■ **Your goal**:
Extract the final stretch of the data: the line that contains "As viewed in" and every line after it, unaltered, and no other lines.

-- START --

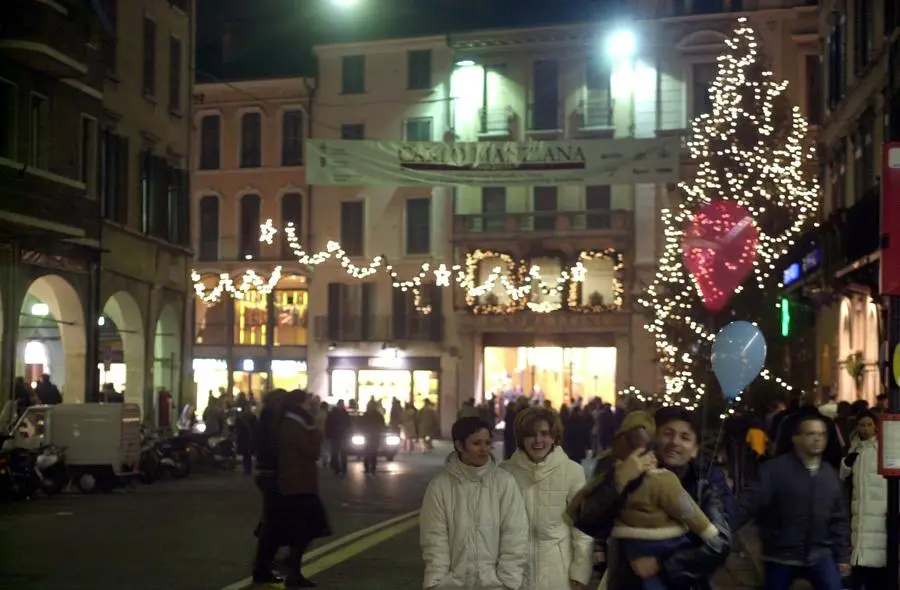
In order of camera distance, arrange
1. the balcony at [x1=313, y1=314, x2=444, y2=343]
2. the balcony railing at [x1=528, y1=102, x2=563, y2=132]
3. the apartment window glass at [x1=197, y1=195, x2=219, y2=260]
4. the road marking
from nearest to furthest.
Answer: the road marking < the balcony railing at [x1=528, y1=102, x2=563, y2=132] < the balcony at [x1=313, y1=314, x2=444, y2=343] < the apartment window glass at [x1=197, y1=195, x2=219, y2=260]

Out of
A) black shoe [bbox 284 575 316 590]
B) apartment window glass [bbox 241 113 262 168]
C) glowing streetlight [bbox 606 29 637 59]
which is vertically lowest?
black shoe [bbox 284 575 316 590]

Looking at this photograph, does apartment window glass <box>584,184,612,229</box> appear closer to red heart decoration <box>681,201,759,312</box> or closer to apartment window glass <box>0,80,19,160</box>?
red heart decoration <box>681,201,759,312</box>

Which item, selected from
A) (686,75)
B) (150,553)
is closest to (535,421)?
(150,553)

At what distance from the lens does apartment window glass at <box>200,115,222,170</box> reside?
200ft

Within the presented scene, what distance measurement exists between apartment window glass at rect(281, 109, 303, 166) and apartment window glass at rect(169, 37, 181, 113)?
20.0 metres

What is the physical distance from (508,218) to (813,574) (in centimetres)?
4661

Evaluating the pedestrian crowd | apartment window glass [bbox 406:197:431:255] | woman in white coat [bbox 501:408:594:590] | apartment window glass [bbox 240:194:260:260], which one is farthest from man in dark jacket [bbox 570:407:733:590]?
apartment window glass [bbox 240:194:260:260]

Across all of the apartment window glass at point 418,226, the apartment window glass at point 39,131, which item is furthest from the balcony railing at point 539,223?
the apartment window glass at point 39,131

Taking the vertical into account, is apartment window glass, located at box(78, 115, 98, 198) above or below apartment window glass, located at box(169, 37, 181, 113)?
below

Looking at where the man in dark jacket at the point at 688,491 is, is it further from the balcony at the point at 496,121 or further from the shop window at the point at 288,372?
the shop window at the point at 288,372

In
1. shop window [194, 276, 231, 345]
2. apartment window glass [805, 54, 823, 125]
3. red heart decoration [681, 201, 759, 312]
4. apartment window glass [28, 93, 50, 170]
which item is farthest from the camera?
shop window [194, 276, 231, 345]

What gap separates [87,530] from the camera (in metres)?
18.8

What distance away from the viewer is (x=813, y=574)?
28.4 ft

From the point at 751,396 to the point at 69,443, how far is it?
1490 centimetres
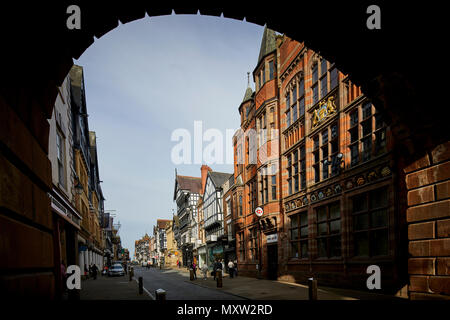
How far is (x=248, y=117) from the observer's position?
28.8 m

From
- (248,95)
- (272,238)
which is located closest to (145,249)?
(248,95)

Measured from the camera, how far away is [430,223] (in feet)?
20.7

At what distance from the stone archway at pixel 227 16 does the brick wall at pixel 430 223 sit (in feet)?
0.07

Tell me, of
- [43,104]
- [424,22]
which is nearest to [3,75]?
[43,104]

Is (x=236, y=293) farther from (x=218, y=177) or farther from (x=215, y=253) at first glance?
(x=218, y=177)

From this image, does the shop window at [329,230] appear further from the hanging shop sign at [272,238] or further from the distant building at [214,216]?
the distant building at [214,216]

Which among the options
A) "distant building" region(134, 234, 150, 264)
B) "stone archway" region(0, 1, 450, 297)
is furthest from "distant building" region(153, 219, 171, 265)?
Answer: "stone archway" region(0, 1, 450, 297)

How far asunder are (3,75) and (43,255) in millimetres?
2206

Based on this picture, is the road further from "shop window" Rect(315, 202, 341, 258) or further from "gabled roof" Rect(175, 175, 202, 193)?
"gabled roof" Rect(175, 175, 202, 193)

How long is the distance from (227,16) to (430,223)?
211 inches

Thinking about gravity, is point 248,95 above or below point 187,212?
above

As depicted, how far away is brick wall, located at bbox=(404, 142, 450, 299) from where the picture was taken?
19.6 feet

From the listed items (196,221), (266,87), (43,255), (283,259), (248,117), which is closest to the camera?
(43,255)
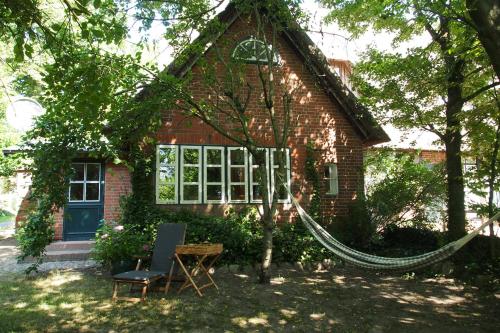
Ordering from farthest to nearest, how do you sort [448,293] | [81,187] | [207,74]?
[81,187] → [207,74] → [448,293]

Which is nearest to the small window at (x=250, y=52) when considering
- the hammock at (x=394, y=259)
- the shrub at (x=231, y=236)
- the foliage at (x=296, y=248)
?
the hammock at (x=394, y=259)

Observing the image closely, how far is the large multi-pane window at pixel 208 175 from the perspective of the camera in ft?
29.3

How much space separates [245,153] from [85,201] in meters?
4.75

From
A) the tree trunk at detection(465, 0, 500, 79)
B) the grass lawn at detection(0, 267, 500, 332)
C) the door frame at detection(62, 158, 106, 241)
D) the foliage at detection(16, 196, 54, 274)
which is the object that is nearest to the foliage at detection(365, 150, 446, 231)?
the grass lawn at detection(0, 267, 500, 332)

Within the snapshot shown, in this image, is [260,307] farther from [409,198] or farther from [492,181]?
[409,198]

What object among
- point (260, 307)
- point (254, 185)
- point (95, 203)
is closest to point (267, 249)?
point (260, 307)

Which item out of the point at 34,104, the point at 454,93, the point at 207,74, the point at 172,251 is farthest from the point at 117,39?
the point at 34,104

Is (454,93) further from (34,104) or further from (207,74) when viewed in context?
(34,104)

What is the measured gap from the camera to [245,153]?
9.62 metres

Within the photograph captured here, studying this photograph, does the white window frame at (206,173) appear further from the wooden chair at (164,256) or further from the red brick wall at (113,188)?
the red brick wall at (113,188)

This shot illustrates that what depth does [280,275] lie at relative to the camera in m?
7.61

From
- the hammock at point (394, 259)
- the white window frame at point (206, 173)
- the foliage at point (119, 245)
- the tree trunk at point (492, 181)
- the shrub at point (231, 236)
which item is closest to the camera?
the hammock at point (394, 259)

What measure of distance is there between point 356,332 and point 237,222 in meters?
4.42

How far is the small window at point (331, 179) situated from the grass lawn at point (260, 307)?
3256 millimetres
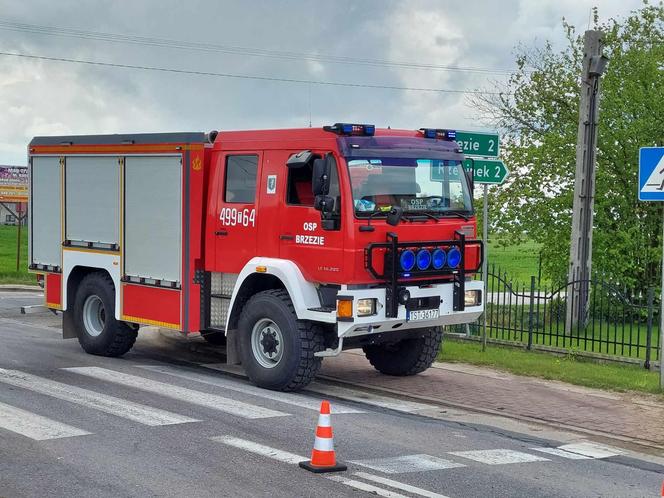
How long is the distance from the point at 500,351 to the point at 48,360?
6.55 metres

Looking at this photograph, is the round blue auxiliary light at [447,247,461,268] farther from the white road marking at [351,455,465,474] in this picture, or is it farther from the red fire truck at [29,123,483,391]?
the white road marking at [351,455,465,474]

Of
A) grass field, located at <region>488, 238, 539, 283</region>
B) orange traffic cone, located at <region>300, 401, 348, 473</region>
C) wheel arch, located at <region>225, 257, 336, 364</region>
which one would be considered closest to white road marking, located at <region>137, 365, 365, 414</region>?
wheel arch, located at <region>225, 257, 336, 364</region>

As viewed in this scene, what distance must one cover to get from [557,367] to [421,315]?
123 inches

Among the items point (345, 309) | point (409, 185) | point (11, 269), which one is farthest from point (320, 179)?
point (11, 269)

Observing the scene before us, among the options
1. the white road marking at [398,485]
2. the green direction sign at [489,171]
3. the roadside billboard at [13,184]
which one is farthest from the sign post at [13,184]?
the white road marking at [398,485]

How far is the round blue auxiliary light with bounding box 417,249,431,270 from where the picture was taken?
1084 centimetres

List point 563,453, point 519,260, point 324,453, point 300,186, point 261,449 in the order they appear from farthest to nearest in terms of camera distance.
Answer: point 519,260
point 300,186
point 563,453
point 261,449
point 324,453

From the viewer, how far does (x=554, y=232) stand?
980 inches

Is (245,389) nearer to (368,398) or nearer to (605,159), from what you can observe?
(368,398)

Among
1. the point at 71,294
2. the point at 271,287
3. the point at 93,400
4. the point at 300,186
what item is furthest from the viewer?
the point at 71,294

-- END --

■ **Solution to this task**:
As viewed in this scene, what distance must one cover to get from [557,367] to [421,315]?
123 inches

Among the items point (345, 309) | point (409, 185) | point (11, 269), which one is farthest from point (320, 179)?
point (11, 269)

Observing the scene before us, among the options
1. the white road marking at [398,485]
2. the green direction sign at [489,171]
3. the roadside billboard at [13,184]
which one is farthest from the sign post at [13,184]?
the white road marking at [398,485]

How far is the round blue auxiliary light with bounding box 417,249,431,270 from where the picture was taken?
1084 centimetres

List point 563,453, point 519,260, point 324,453, point 300,186, point 261,449 in the order they appear from farthest to nearest in terms of camera distance.
Answer: point 519,260
point 300,186
point 563,453
point 261,449
point 324,453

From the viewer, how far does (x=554, y=232) stand?
980 inches

Is (245,389) nearer to (368,398) or nearer to (605,159), from what you can observe?
(368,398)

Among
1. the point at 71,294
2. the point at 271,287
3. the point at 93,400
4. the point at 300,186
what item is furthest from the viewer?
the point at 71,294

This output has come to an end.